Exercise description: With the line containing "Malawi, site R09, 2022-01-19" as the first and the final line of the entries as the last, repeat exactly the lines in that span, including both.

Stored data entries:
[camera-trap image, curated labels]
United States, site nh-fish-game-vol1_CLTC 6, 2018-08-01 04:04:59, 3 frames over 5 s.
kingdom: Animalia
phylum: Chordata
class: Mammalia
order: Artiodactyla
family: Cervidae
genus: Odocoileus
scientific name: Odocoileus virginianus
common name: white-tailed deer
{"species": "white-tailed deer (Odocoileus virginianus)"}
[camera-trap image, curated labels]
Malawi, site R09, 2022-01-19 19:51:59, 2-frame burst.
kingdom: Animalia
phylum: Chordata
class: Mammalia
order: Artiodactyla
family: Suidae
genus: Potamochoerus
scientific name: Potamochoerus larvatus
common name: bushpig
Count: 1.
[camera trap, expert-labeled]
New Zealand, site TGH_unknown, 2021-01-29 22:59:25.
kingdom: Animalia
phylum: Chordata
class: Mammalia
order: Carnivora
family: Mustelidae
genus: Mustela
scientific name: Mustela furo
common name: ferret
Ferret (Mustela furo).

Output of the exercise:
Malawi, site R09, 2022-01-19 19:51:59, 2-frame burst.
kingdom: Animalia
phylum: Chordata
class: Mammalia
order: Artiodactyla
family: Suidae
genus: Potamochoerus
scientific name: Potamochoerus larvatus
common name: bushpig
Count: 1.
[camera trap, expert-labeled]
New Zealand, site TGH_unknown, 2021-01-29 22:59:25.
kingdom: Animalia
phylum: Chordata
class: Mammalia
order: Carnivora
family: Mustelidae
genus: Mustela
scientific name: Mustela furo
common name: ferret
Ferret (Mustela furo).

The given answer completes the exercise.